That unleashed a decade of massacres by the Armed Islamic Group (GIA) and the Salafist Group for Call and Combat, a smaller radical group. Both are on the State Department's list of terrorist organizations.

The GIA fielded up to 8,000 fighters in the middle 1990s, said Algerian security officials.

Hiding out in rugged mountains south of the densely inhabited coastal belt, and sheltered by sympathetic or terrorized villagers, the Islamists successfully resisted the Algerian army efforts to control or eradicate them.

The GIA and the Salafists method of killing was indeed terrifying. They would enter a village or apartment block, seize everyone they could find and then methodically slit their throats, one by one.

An Algerian official said the Islamists believe that anyone who is not with them deserves to die, along with their families.

A recent GIA statement by its head, as quoted by Agence France-Presse in June, followed a massacre of 24 peasants:

"We will continue to destroy their harvests, to take their goods, to rape their women, to decapitate them in the cities, the villages and the deserts.

"Neither truce, nor dialogue, nor reconciliation, nor security, but blood, blood, destruction, destruction."

Algerian government leaders, while largely secular, realized they could not allow themselves to be painted as "anti-Islamic."

So they, too, began the cultural battle to outlaw radical preaching in mosques.

"In 1996, we adopted a constitution that said you cannot use Islam for political gain," Mr. Ouyahia said.

The three Islamic parties who ran candidates in Algeria's May parliamentary elections all carefully avoided calling for violence to install Islamic values.

Today, militants in Algeria continue to kill about 100 civilians a month, but officials consider that progress, citing a death toll of more than 1,000 a month in the mid-1990s.

The battle of Egypt and Algeria has been made more difficult by charges of human rights abuses in the West.

====================

## Work instruction
Carry on the text about Islamist violence in Algeria, starting after its final sentence on charges of human rights abuses.

Scene geometry reasoning data:
====================

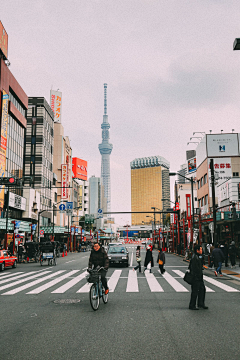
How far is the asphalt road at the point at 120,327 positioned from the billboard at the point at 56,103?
7839 centimetres

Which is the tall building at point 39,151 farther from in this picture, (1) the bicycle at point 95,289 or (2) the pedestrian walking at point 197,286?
(2) the pedestrian walking at point 197,286

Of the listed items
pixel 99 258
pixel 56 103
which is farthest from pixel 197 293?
pixel 56 103

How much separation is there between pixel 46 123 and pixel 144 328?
69.2m

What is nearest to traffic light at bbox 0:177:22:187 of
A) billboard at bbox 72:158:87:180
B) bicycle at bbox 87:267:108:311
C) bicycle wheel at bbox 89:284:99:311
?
bicycle at bbox 87:267:108:311

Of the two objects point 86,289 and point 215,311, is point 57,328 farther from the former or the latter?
point 86,289

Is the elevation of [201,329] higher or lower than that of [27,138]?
lower

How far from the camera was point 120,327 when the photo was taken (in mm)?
7555

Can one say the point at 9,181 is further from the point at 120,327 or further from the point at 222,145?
the point at 222,145

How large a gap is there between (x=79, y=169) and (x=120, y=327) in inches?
4950

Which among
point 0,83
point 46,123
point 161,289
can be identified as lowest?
point 161,289

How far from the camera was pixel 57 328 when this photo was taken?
7453 millimetres

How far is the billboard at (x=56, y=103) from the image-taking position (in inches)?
3409

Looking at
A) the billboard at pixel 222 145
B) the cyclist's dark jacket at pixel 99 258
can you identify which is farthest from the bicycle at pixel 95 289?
the billboard at pixel 222 145

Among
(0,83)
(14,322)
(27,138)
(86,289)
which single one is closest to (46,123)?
(27,138)
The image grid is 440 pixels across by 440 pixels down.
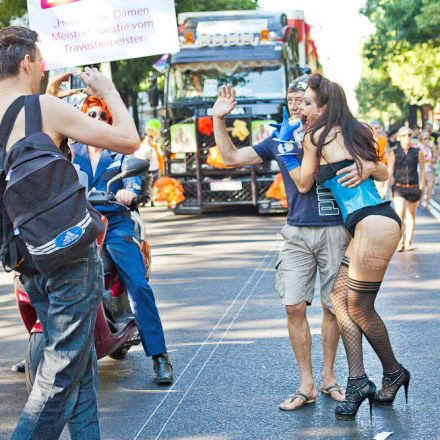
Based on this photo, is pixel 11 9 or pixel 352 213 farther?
pixel 11 9

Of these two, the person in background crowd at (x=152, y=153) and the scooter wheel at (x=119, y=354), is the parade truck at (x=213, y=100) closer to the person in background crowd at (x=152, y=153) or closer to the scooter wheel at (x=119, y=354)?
the person in background crowd at (x=152, y=153)

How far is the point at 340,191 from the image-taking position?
19.0 feet

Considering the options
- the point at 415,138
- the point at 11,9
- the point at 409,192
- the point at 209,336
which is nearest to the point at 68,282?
the point at 209,336

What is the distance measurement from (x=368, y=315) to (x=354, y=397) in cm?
46

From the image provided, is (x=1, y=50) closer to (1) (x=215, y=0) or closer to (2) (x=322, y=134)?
(2) (x=322, y=134)

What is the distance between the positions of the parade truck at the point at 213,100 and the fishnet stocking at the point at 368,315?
13158 mm

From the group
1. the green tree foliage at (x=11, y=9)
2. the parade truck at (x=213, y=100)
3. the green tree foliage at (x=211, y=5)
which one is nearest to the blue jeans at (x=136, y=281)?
the parade truck at (x=213, y=100)

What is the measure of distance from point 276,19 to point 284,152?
1503 centimetres

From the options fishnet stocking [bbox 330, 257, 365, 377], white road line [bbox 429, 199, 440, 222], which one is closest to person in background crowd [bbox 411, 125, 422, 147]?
white road line [bbox 429, 199, 440, 222]

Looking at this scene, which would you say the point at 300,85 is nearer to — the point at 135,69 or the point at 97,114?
the point at 97,114

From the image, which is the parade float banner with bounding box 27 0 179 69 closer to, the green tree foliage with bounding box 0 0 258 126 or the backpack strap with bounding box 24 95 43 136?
the backpack strap with bounding box 24 95 43 136

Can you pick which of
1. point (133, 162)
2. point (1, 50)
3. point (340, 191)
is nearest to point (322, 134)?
point (340, 191)

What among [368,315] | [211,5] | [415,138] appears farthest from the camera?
[211,5]

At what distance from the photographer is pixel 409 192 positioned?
14648 mm
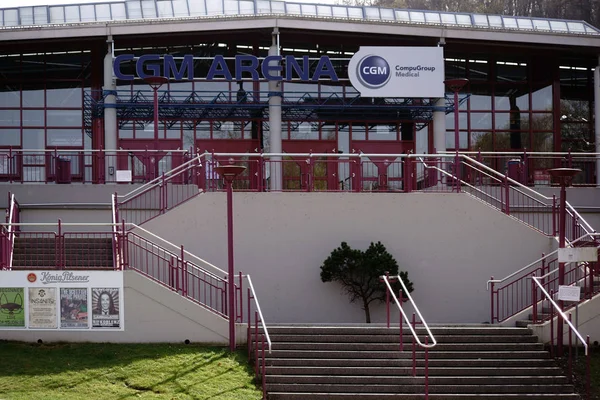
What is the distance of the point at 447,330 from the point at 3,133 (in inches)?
713

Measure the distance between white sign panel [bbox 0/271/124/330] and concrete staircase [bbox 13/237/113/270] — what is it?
1.44 feet

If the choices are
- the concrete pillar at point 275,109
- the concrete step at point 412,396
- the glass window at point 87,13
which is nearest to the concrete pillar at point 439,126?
the concrete pillar at point 275,109

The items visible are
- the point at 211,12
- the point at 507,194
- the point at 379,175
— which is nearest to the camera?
the point at 507,194

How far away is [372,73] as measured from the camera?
3025 centimetres

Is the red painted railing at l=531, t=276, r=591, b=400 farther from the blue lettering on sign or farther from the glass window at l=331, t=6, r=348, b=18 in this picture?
the glass window at l=331, t=6, r=348, b=18

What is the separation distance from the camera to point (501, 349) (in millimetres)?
18953

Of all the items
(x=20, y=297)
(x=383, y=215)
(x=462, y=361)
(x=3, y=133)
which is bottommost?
(x=462, y=361)

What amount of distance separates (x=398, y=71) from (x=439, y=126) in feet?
7.25

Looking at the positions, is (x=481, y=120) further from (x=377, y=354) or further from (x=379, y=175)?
(x=377, y=354)

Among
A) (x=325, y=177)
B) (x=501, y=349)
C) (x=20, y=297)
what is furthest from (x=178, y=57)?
(x=501, y=349)

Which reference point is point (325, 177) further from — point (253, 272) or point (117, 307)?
point (117, 307)

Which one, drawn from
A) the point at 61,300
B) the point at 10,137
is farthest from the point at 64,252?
the point at 10,137

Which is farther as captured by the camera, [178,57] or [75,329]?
[178,57]

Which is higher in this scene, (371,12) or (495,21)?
(371,12)
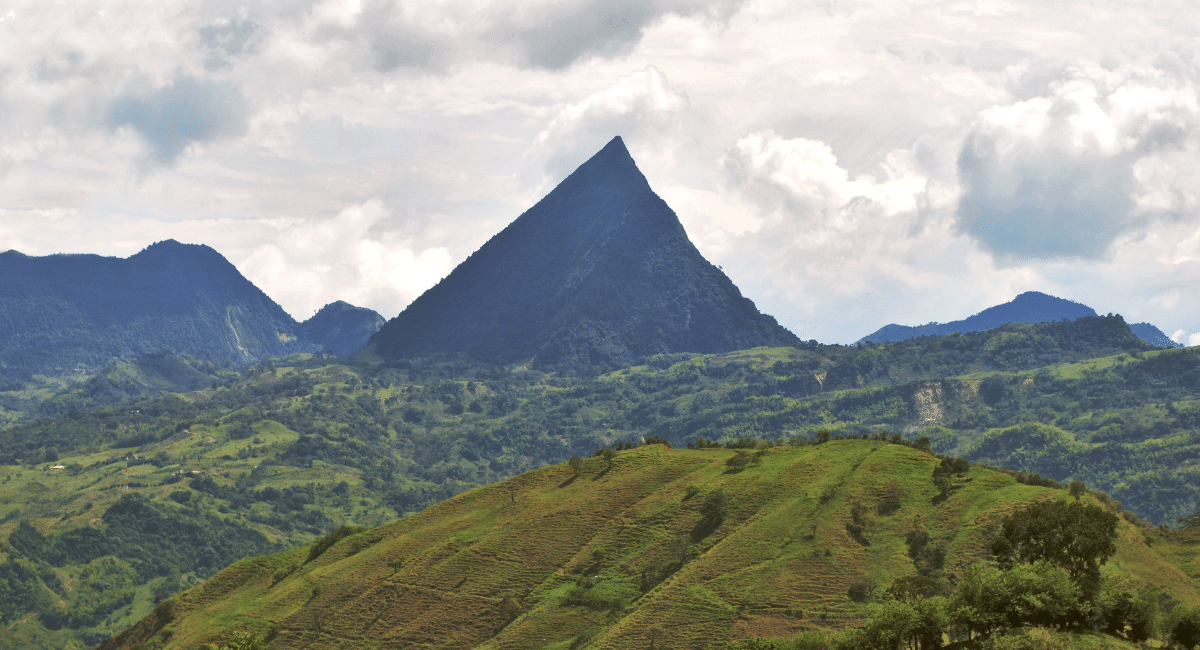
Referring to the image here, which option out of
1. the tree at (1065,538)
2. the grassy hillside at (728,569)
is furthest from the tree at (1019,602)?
the grassy hillside at (728,569)

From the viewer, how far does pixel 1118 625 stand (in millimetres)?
115625

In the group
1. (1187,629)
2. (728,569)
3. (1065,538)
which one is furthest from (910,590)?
(728,569)

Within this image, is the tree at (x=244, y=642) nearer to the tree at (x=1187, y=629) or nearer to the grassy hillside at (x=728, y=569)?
the grassy hillside at (x=728, y=569)

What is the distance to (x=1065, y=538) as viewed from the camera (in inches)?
4867

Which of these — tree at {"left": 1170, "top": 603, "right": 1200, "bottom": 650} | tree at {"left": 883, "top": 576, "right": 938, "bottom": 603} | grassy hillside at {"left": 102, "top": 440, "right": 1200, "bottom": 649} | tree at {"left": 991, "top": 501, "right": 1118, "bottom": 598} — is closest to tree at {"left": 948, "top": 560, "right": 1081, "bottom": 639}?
tree at {"left": 991, "top": 501, "right": 1118, "bottom": 598}

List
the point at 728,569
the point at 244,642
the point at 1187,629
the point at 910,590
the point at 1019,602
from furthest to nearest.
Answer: the point at 728,569, the point at 244,642, the point at 910,590, the point at 1187,629, the point at 1019,602

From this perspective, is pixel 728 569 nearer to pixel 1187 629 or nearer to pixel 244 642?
pixel 1187 629

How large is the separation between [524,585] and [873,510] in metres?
60.9

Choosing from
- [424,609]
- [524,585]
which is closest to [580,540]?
[524,585]

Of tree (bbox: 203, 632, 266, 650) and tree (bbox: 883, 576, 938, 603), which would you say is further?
tree (bbox: 203, 632, 266, 650)

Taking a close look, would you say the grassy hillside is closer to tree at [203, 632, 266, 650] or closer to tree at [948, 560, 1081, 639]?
tree at [948, 560, 1081, 639]

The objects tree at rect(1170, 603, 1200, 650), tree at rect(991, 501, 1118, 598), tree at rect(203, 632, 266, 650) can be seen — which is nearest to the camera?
tree at rect(1170, 603, 1200, 650)

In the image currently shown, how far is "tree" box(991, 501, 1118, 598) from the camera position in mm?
122500

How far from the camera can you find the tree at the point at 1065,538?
122 meters
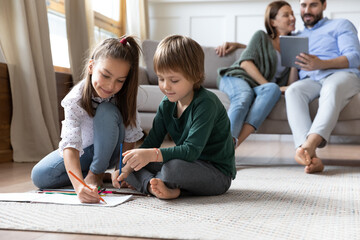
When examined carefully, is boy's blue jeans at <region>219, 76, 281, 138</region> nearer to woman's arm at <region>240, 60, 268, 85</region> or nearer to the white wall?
woman's arm at <region>240, 60, 268, 85</region>

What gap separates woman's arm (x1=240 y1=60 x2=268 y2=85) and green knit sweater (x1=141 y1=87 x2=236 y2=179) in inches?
40.5

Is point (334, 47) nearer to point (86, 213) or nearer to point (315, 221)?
point (315, 221)

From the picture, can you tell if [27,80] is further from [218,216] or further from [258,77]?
[218,216]

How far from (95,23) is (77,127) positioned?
8.47ft

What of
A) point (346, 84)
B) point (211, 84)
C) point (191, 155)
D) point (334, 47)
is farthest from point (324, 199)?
point (211, 84)

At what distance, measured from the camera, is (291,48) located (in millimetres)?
2211

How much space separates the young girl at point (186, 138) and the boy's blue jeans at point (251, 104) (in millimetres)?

====================

## Response to the task
Europe and the United States have given visas, political asylum or residency permits to Islamist leaders that Egyptian and Algerian officials sought as terrorists.

For example, blind preacher Sheik Omar Abdel Rahman, a founder of both Egyptian Islamic Jihad and Islamic Group, was allowed into the United States despite Egyptian calls for his extradition.

He was arrested and jailed for life in 1996 for plotting to kill Mr. Mubarak and for plotting to blow up the World Trade Center, United Nations and other New York landmarks.

His followers were convicted of the 1993 bombing of the World Trade Center, which killed six persons.

September 11 hijack leader Mohammed Atta, an Egyptian, entered the United States on a student visa.

Just last week, as Egypt pondered the wisdom of releasing Islamic Group terrorists, the Bush administration threatened to block new U.S. foreign aid unless Egyptian-American sociologist and political activist Saad Eddin Ibrahim was freed from the same Tura Jail that houses the Islamists.

U.S. officials and human rights groups question the seven-year sentence Mr. Ibrahim was given for accepting European foundation grants and for the "defamation" of Egypt through criticism of the political system.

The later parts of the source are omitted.